The government and the Central Bank are to pressurise banks to reduce their dividend payouts, sell non-core assets and cut their remuneration after coming to the aid of six institutions afflicted by major liquidity shortages and runs on deposits.

It has also emerged that one of the reasons the government, the Central Bank and the financial regulator deciding against nationalising some of the weaker banks was because policy-makers were worried the exchequer could not cope financially with such a large open-ended commitment.

"There was a real question of whether we could fund these entities in state ownership. We could have been funding them for years," said one senior source.

The relationship between the banks and the government, while cordial, could become strained unless the banks make changes to the way they operate. Dividend payouts of recent months have been unpopular with the government, with one source describing AIB's recent increase as "cheeky".

As a result, dividends are to come into focus as part of a package of measures to make the banks pay for getting the €400bn guarantee last Tuesday.

"It's in the pot, the issue of dividends," said a senior source. "Asset sales have to be on the agenda for any institution that has been struggling, but we don't want to see the banks take a bath on them at the same time." said the source.
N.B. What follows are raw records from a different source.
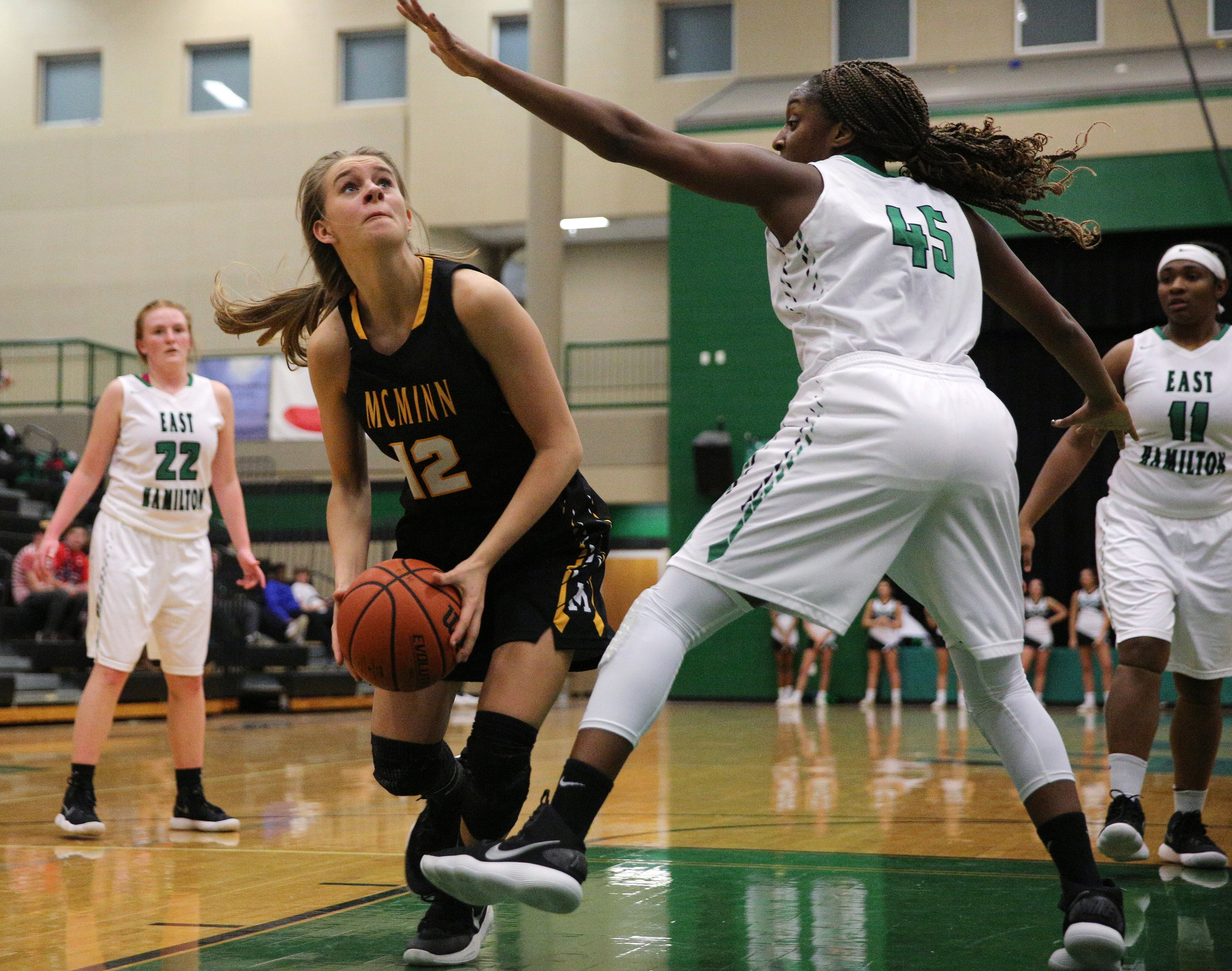 McMinn County's Kaitlynn Hennessee (12) puts up a shot while being guarded by East Hamilton's Eliziah LaBoo (45) during the East Hamilton vs. McMinn County girls basketball game Monday, Feb. 12, 2018 at East Hamilton Middle High School in Ooltewah, Tenn.
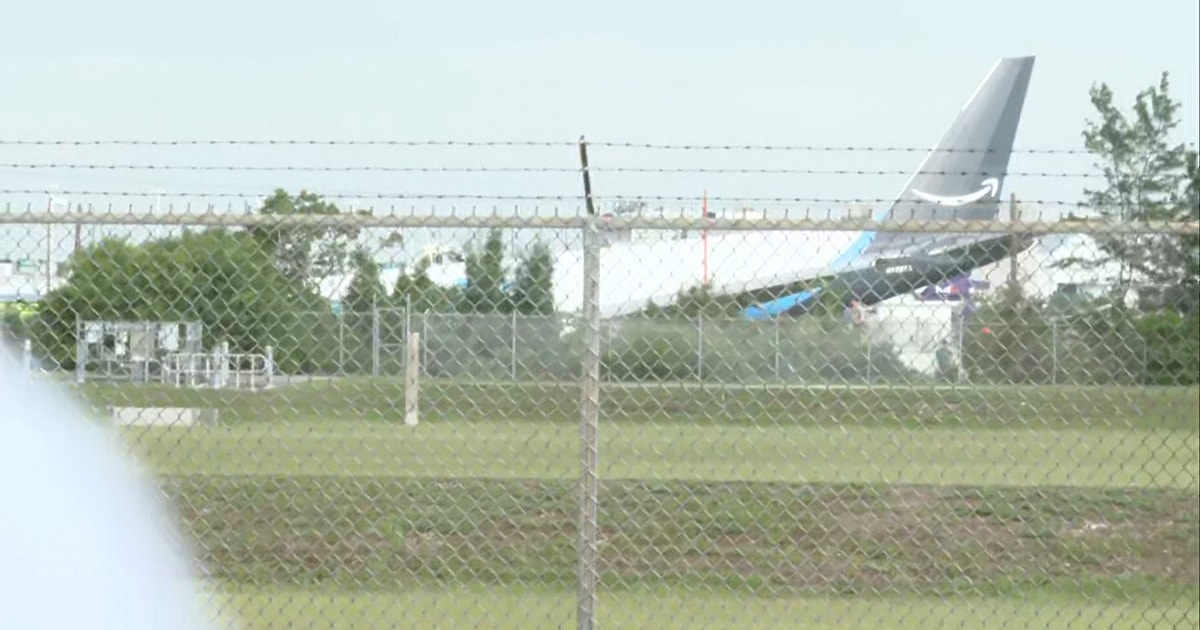 Flames seen after Amazon plane overshoots runway at Miami airport
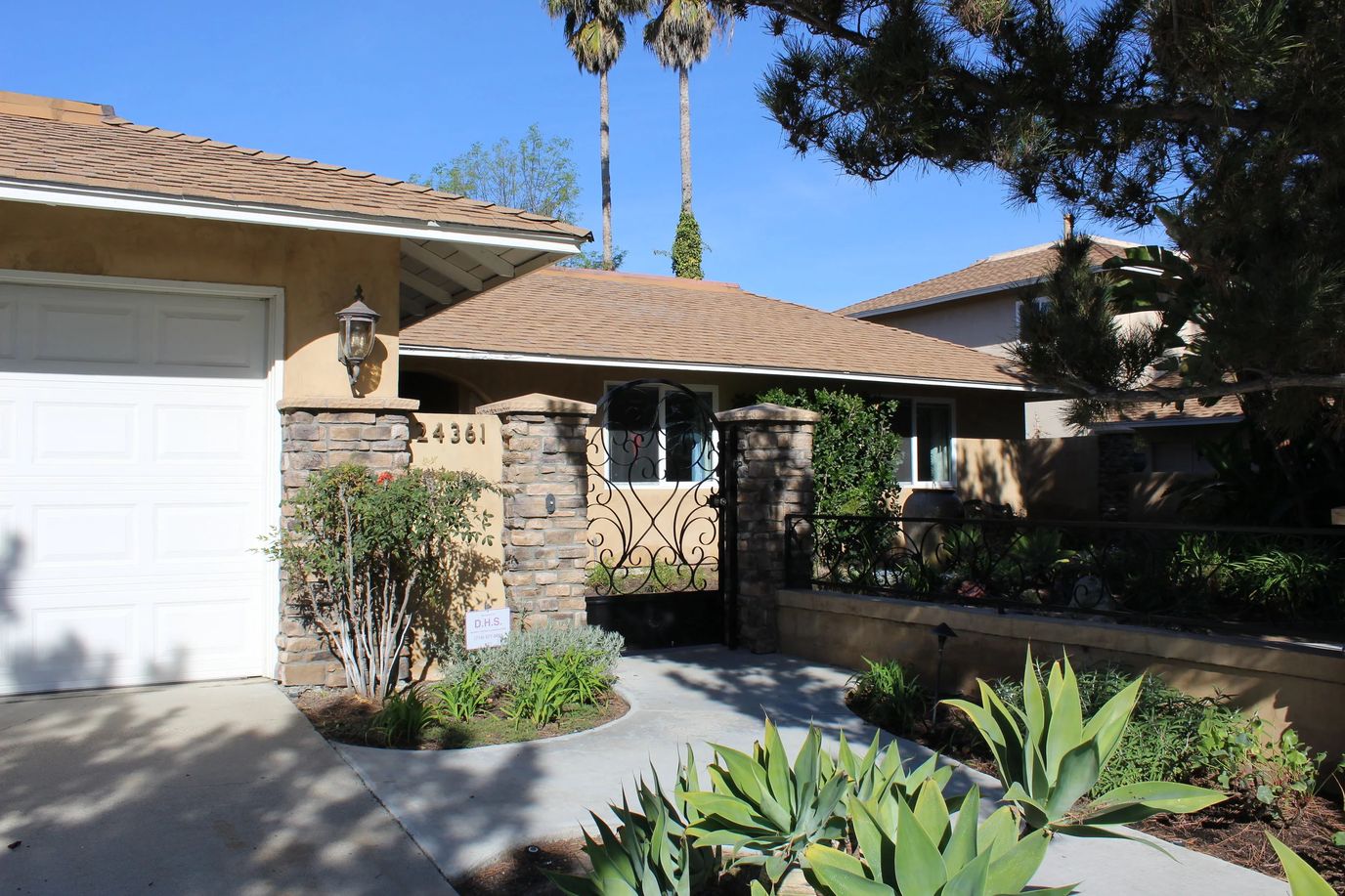 Exterior view of Agustin Gardens facility entrance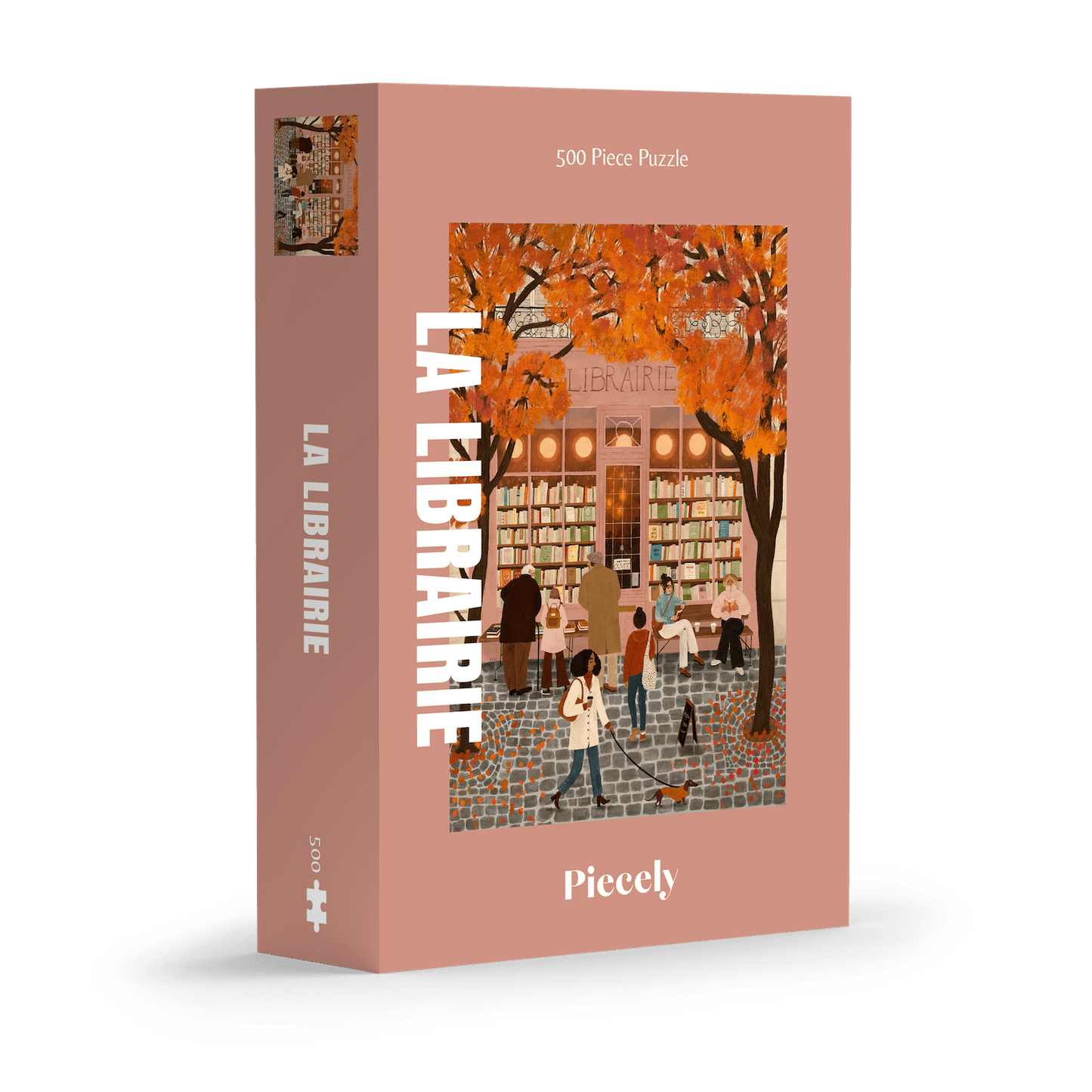 500-Teile-Puzzle „La Librairie“ von Piecely – Illustration einer herbstlichen Pariser Straßenszene vor einer kleinen Buchhandlung, auf rosa-brauner Verpackung.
Senior sources have told the Sunday Tribune that, by Wednesday 24 September, interbank lending and repo facilities had shut down to Irish banks. These sources of funding had remained open since the credit crisis began in the summer of 2007 and had closed down only once before, during the so-called St Patrick's Day Massacre, in the days after the Bear Stearns collapse when Irish bank shares plunged to then-record lows. This latest crisis was worse, according to the banks.

Although there have been rumours that one or two institutions were on the brink last Monday, sources close to the events leading up to the rescue maintain that the entire banking sector was under systemic risk of total shutdown.

September was the toughest month yet in terms of deposit leakage and fears of a bank run were rife throughout the sector.